Com'erano cresciute in quei mesi! Le sue coetanee indossavano tutte lunghi vestiti da ballo e i capelli raccolti lasciavano libero il collo e le spalle scoperte. Il ragazzo fissava affascinato la pelle candida e la linea delle clavicole, faticando a ricordarsi com'erano pochi mesi prima infagottate in abiti infantili. La visione della loro fresca giovinezza appena rivelata lo faceva sentire strano, come se lo stomaco fosse stretto in una morsa. Intimorito da quel cambiamento non sapeva come avvicinarle senza sembrare uno sciocco e, prendendo esempio da un ragazzo più grande che aveva portato una bibita a una giovane donna lì vicino, decise di provarci. Andando verso il gruppo, le salutò con baldanza.

«Buonasera, ragazze, posso portarvi qualcosa da bere?»

Le giovinette smisero di chiacchierare tra loro e lo squadrarono. Jonathan sorrise, sentendosi un idiota, ma cercando di sembrare naturale.

«Che carino! Sei Jonathan, vero? È da un po' che non ti si vede in giro...» intervenne la più grande facendosi avanti, mentre le altre si nascondevano tra loro ridacchiando e scambiandosi commenti.

«Già... io e mio fratello stiamo al forte adesso... con l'esercito...» rispose cercando di darsi un tono. Sperava che la parola "esercito" potesse da sola suscitare l'effetto desiderato e, infatti, qualche ragazza sembrò colpita e sentì un'altra sussurrare all'amica "così giovane ed è già arruolato!", ma Jennifer continuava a non degnarlo di uno sguardo, anzi ebbe l'impressione che stesse deliberatamente guardando altrove.
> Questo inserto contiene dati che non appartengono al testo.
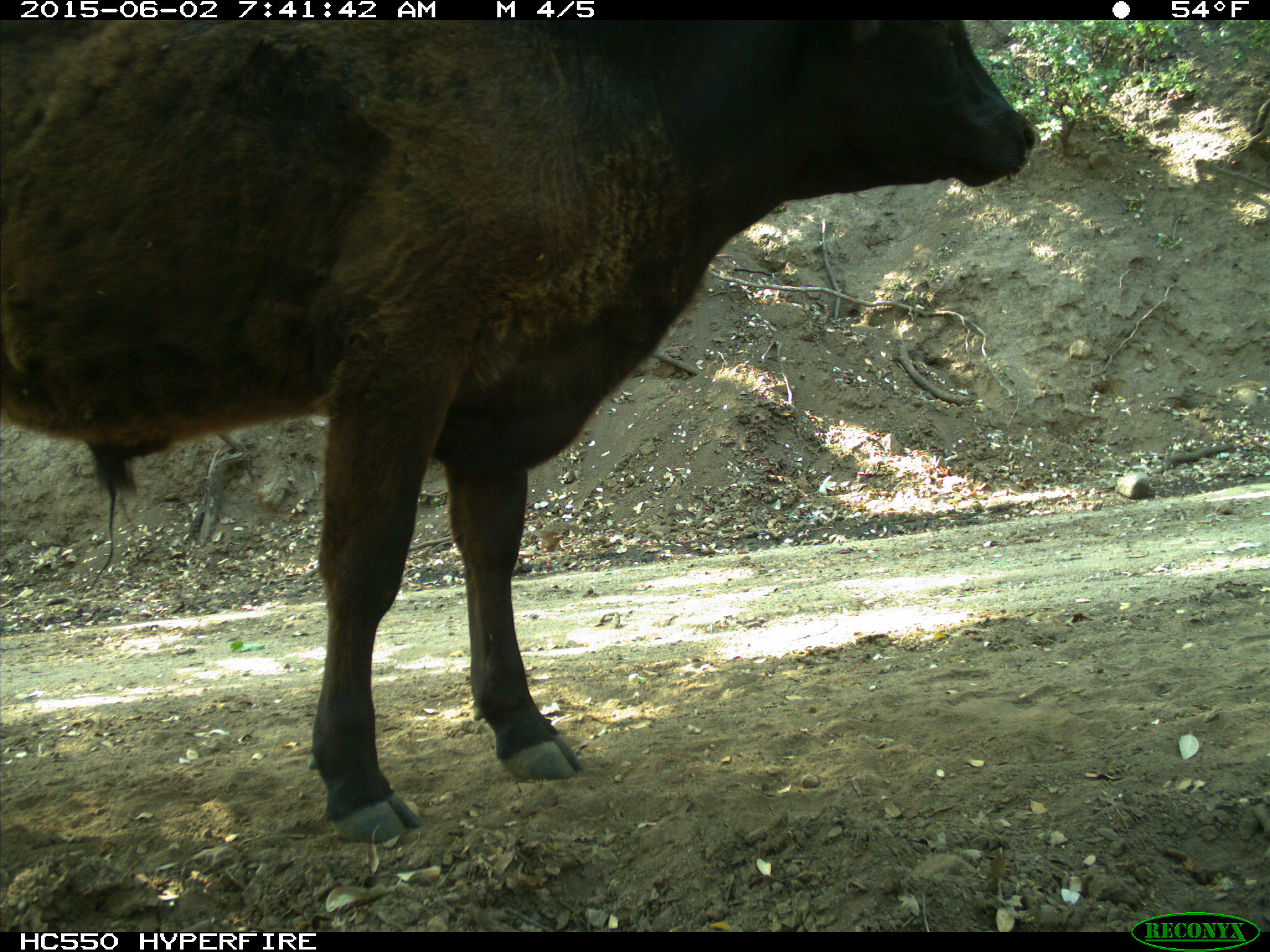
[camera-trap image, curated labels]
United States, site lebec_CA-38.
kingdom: Animalia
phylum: Chordata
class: Mammalia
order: Artiodactyla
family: Bovidae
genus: Bos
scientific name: Bos taurus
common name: domestic cow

«Va bene, giovane soldato, allora portaci un po' di limonata, poi magari puoi unirti a noi» disse la più grande, dandogli la sua benedizione.

Jonathan si sentì felice del suo inaspettato successo e si allontanò in direzione delle bibite, fantasticando sulla prossima mossa da fare, anche se aveva la spiacevole sensazione che la ragazza che gli interessava fosse l'unica che non era sembrata per nulla colpita da lui.